# Blundstone boots???



## David Maddox (Jan 12, 2004)

Anyone on the boards ever use Blundstone boots? If so, give some info. Thanks,
Dave

Aussie???


----------



## Carlo Iacobucci (Oct 15, 2007)

For what application ? I and a lot of others use them as work boots.


----------



## FOM (Jan 17, 2003)

I know Julie recommended tham to me, only one minor problem they don't make them in "Gnome" size  But she raves about them!

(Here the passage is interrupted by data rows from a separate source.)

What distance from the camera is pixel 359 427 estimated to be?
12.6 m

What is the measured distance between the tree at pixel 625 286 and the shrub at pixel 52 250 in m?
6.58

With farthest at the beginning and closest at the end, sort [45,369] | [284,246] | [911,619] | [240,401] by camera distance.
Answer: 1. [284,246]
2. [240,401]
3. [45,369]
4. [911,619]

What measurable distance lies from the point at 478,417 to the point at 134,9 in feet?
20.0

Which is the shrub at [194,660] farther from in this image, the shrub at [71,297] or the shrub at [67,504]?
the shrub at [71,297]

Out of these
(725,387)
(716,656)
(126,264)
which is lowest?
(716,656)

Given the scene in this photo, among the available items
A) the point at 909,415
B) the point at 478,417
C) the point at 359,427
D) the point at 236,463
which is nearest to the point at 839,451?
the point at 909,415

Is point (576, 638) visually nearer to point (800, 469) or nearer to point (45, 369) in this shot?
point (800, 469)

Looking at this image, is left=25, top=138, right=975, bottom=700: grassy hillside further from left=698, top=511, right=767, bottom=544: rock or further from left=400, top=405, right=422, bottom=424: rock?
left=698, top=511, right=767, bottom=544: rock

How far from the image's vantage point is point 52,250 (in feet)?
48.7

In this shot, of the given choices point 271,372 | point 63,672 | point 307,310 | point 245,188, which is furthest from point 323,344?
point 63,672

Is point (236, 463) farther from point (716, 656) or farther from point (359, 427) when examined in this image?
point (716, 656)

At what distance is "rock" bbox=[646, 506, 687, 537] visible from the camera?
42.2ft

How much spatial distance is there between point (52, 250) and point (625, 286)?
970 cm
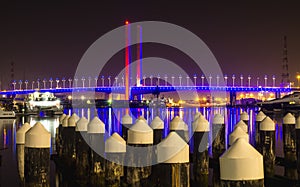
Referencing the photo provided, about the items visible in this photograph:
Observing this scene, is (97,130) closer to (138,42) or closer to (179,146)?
(179,146)

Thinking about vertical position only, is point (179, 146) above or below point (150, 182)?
above

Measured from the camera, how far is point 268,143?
11.8 metres

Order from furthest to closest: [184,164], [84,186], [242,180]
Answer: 1. [84,186]
2. [184,164]
3. [242,180]

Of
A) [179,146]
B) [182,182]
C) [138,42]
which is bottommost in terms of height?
[182,182]

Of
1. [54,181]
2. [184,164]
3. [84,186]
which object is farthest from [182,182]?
[54,181]

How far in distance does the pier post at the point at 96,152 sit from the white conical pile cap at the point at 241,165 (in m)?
5.02

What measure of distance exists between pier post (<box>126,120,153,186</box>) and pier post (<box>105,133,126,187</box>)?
0.15 m

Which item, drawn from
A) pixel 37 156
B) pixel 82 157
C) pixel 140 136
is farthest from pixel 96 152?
pixel 37 156

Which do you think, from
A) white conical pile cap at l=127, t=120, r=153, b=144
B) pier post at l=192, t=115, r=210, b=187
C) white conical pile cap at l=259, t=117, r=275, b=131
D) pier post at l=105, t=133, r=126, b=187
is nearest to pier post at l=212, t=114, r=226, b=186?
white conical pile cap at l=259, t=117, r=275, b=131

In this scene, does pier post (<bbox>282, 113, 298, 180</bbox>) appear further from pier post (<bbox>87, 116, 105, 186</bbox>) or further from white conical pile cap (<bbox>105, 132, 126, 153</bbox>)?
white conical pile cap (<bbox>105, 132, 126, 153</bbox>)

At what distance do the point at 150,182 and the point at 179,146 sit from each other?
338 cm

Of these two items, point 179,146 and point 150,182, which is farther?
point 150,182

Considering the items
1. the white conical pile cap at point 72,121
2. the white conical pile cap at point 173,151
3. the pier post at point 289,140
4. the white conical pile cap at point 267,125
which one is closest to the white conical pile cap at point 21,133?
the white conical pile cap at point 72,121

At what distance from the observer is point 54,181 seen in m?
13.6
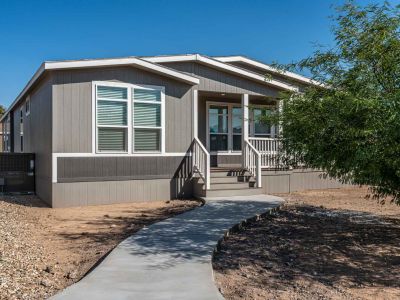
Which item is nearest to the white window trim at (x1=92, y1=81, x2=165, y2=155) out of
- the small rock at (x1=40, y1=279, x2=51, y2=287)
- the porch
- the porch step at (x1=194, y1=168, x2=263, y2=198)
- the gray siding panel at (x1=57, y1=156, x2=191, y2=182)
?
the gray siding panel at (x1=57, y1=156, x2=191, y2=182)

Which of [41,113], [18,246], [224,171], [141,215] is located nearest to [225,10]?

Lainee, Flash and 'Buttlet'


----------



## David Maddox (Jan 12, 2004)

Carlo,
Just dry field boots. I wanted some short pullups and "Blundies" were recommended.


----------



## D Osborn (Jul 19, 2004)

Love them-in barns, ht,everything but pouring rain.


----------



## Carlo Iacobucci (Oct 15, 2007)

David,they come recomended ,apply a little snow seal or similar water proofing and go for it.


----------



## David Maddox (Jan 12, 2004)

Thanks guys. I bought the 528s and plan to put camp dry on them.


----------



## Jason Ferris (Feb 23, 2004)

I've been wearing their 500s for years as my general work boots and for dog training. They have been great. Production has just moved to Asia so I'm not sure about them now.

Regards, Jason


----------